>> Start Record list

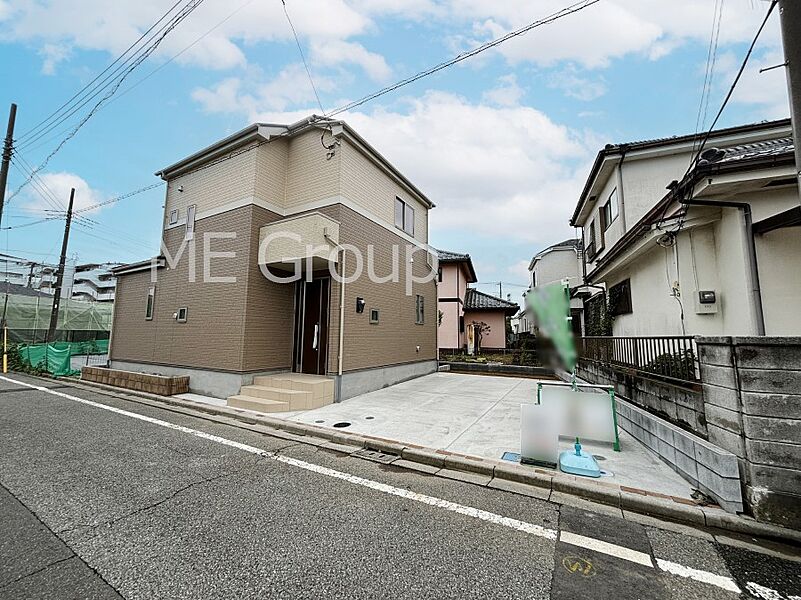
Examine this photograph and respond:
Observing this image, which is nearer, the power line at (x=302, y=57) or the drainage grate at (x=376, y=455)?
the drainage grate at (x=376, y=455)

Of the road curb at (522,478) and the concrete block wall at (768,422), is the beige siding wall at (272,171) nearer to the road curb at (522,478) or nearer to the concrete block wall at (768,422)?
the road curb at (522,478)

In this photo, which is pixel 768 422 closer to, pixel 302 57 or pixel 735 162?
pixel 735 162

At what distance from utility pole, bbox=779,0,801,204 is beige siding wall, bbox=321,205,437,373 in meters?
6.50

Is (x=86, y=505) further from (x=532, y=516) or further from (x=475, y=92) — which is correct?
(x=475, y=92)

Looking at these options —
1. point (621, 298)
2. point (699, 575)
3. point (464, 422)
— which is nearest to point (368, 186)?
point (464, 422)

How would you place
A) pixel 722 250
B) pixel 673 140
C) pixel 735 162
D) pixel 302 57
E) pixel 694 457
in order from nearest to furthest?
pixel 694 457 < pixel 735 162 < pixel 722 250 < pixel 302 57 < pixel 673 140

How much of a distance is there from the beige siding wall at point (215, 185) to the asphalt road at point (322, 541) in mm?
5945

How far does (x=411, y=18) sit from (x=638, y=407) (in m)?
7.02

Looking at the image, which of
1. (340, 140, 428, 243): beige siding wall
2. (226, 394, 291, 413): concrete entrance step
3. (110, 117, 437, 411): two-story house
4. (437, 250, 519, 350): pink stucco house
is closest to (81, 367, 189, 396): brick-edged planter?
(110, 117, 437, 411): two-story house

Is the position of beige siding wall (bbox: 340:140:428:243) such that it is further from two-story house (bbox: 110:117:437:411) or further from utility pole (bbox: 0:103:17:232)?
utility pole (bbox: 0:103:17:232)

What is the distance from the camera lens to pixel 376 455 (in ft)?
13.9

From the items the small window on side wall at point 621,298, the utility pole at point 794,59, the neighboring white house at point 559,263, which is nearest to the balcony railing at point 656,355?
the small window on side wall at point 621,298

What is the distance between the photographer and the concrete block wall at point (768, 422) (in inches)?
99.3

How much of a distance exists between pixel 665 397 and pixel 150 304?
11275 millimetres
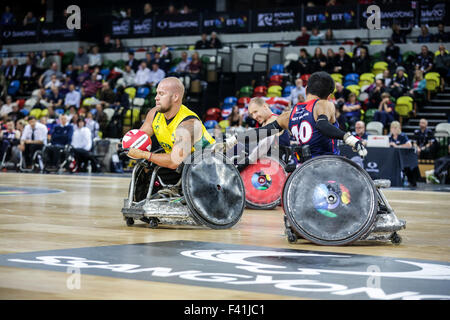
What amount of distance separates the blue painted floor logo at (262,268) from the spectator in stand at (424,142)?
42.7ft

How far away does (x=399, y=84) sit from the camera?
19.7 meters

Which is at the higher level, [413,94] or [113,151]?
[413,94]

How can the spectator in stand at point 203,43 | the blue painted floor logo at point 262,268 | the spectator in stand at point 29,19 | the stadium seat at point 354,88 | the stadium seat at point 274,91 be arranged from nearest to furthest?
the blue painted floor logo at point 262,268 < the stadium seat at point 354,88 < the stadium seat at point 274,91 < the spectator in stand at point 203,43 < the spectator in stand at point 29,19

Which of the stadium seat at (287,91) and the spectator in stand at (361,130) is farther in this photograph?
the stadium seat at (287,91)

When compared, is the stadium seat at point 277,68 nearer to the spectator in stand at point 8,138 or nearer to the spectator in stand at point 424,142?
the spectator in stand at point 424,142

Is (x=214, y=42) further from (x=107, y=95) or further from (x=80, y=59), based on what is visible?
A: (x=80, y=59)

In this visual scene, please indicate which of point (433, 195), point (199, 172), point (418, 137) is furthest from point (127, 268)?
point (418, 137)

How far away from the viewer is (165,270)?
→ 4398 millimetres

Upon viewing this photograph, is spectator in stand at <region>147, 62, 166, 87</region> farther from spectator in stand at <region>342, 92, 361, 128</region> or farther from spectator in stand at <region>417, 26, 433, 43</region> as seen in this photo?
spectator in stand at <region>417, 26, 433, 43</region>

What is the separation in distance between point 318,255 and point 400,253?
75 centimetres

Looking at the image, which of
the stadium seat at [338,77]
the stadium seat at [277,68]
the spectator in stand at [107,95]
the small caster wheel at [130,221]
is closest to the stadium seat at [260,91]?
the stadium seat at [277,68]

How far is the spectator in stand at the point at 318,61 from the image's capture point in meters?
21.7

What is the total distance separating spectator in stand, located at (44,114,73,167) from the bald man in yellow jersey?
1378 centimetres

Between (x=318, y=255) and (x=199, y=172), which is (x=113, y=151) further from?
(x=318, y=255)
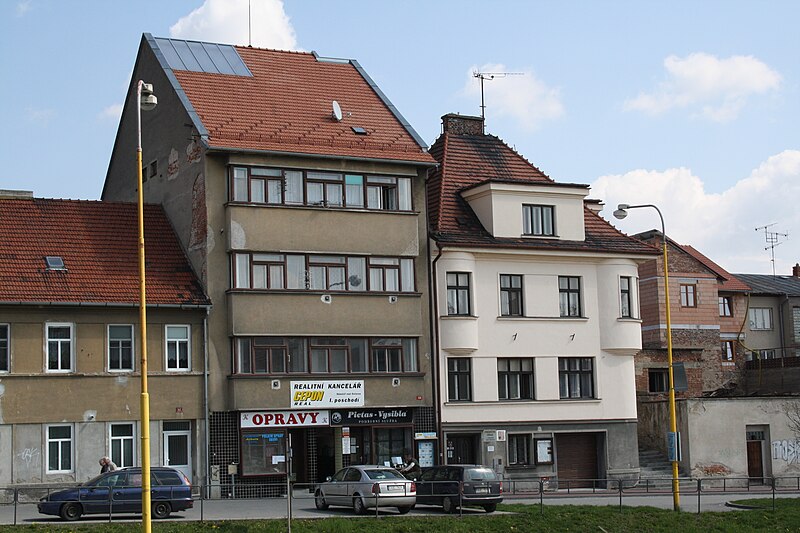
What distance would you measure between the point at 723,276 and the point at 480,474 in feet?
142

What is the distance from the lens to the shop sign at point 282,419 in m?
43.2

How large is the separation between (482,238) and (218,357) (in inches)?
464

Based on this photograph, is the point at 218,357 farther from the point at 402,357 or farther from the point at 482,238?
the point at 482,238

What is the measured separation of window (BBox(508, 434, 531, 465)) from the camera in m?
48.5

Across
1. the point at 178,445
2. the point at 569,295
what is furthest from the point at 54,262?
the point at 569,295

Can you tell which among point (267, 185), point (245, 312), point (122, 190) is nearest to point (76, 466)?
point (245, 312)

>> End Record list

Given problem> Repeat all of the data above word for word, leaving out the pictures.

Answer to this exercise>
Examine this photograph and respond:
Observing this image, which is nearer, the power line at (x=302, y=57) or the drainage grate at (x=376, y=455)?
the drainage grate at (x=376, y=455)

Of the road curb at (522,478) and the concrete block wall at (768,422), is the beige siding wall at (272,171) nearer to the road curb at (522,478) or nearer to the concrete block wall at (768,422)?
the road curb at (522,478)

In this photo, which is pixel 768 422 closer to, pixel 302 57 or pixel 735 162?
pixel 735 162

At what distance from utility pole, bbox=779,0,801,204 is beige siding wall, bbox=321,205,437,373 in meters?
6.50

Is (x=86, y=505) further from (x=532, y=516) or further from (x=475, y=92) — which is correct?
(x=475, y=92)

Looking at these options —
1. point (621, 298)
2. point (699, 575)
3. point (464, 422)
— which is nearest to point (368, 186)?
point (464, 422)

How would you place
A) pixel 722 250
B) pixel 673 140
C) pixel 735 162
D) pixel 302 57
E) pixel 694 457
in order from nearest to furthest?
pixel 694 457 < pixel 735 162 < pixel 722 250 < pixel 302 57 < pixel 673 140

How much of a distance is there from the beige siding wall at point (215, 185) to the asphalt road at point (322, 541) in mm?
5945

How far does (x=411, y=18) sit from (x=638, y=407) (in m)?
7.02

Looking at the image, which of
1. (340, 140, 428, 243): beige siding wall
2. (226, 394, 291, 413): concrete entrance step
3. (110, 117, 437, 411): two-story house
4. (437, 250, 519, 350): pink stucco house
is closest to (81, 367, 189, 396): brick-edged planter?
(110, 117, 437, 411): two-story house

Is the position of beige siding wall (bbox: 340:140:428:243) such that it is further from two-story house (bbox: 110:117:437:411) or further from utility pole (bbox: 0:103:17:232)?
utility pole (bbox: 0:103:17:232)

What is the distance from the camera lens to pixel 376 455 (in ft)?
13.9

From the items the small window on side wall at point 621,298, the utility pole at point 794,59, the neighboring white house at point 559,263, which is nearest to the balcony railing at point 656,355?
the small window on side wall at point 621,298

What is the distance between the photographer and the concrete block wall at point (768, 422) (in inches)?
99.3

How much of a distance exists between pixel 665 397 and pixel 150 304?
11275 millimetres
What amount of distance separates the blue painted floor logo at (262,268) from the spectator in stand at (424,142)?
42.7ft

How far away does (x=399, y=84) sit from the camera?
19.7 meters

Which is at the higher level, [413,94] or [113,151]?
[413,94]

How can the spectator in stand at point 203,43 | the blue painted floor logo at point 262,268 | the spectator in stand at point 29,19 | the stadium seat at point 354,88 | the stadium seat at point 274,91 be arranged from nearest to furthest?
the blue painted floor logo at point 262,268 < the stadium seat at point 354,88 < the stadium seat at point 274,91 < the spectator in stand at point 203,43 < the spectator in stand at point 29,19

Which of the stadium seat at (287,91) and the spectator in stand at (361,130) is farther in this photograph?
the stadium seat at (287,91)

When compared, is the stadium seat at point 277,68 nearer to the spectator in stand at point 8,138 or nearer to the spectator in stand at point 424,142?
the spectator in stand at point 424,142

Is (x=214, y=42) further from (x=107, y=95) or further from (x=80, y=59), based on what is visible?
A: (x=80, y=59)

In this visual scene, please indicate which of point (433, 195), point (199, 172), point (418, 137) is furthest from point (127, 268)?
point (418, 137)

How far away from the viewer is (165,270)?
→ 4398 millimetres

Upon viewing this photograph, is spectator in stand at <region>147, 62, 166, 87</region> farther from spectator in stand at <region>342, 92, 361, 128</region> or farther from spectator in stand at <region>417, 26, 433, 43</region> as seen in this photo?
spectator in stand at <region>417, 26, 433, 43</region>

What is the separation in distance between point 318,255 and point 400,253?
75 centimetres

Looking at the image, which of
the stadium seat at [338,77]
the stadium seat at [277,68]
the spectator in stand at [107,95]
the small caster wheel at [130,221]
is closest to the stadium seat at [260,91]?
the stadium seat at [277,68]

How far is the spectator in stand at the point at 318,61 from the image's capture point in meters?
21.7

What is the total distance separating spectator in stand, located at (44,114,73,167) from the bald man in yellow jersey?
1378 centimetres

Between (x=318, y=255) and (x=199, y=172), which is (x=113, y=151) further from?
(x=318, y=255)
What distance would you measure between the point at 723,276 and the point at 480,474 in feet?
142

What is the distance from the lens to the shop sign at point 282,419 in m?
43.2

How large is the separation between (482,238) and (218,357) (in inches)?
464

Based on this photograph, is the point at 218,357 farther from the point at 402,357 or farther from the point at 482,238?
the point at 482,238

What is the measured separation of window (BBox(508, 434, 531, 465)) from the camera in m?
48.5

Across
1. the point at 178,445
2. the point at 569,295
what is furthest from the point at 54,262?
the point at 569,295

Can you tell which among point (267, 185), point (245, 312), point (122, 190) is nearest to point (76, 466)?
point (245, 312)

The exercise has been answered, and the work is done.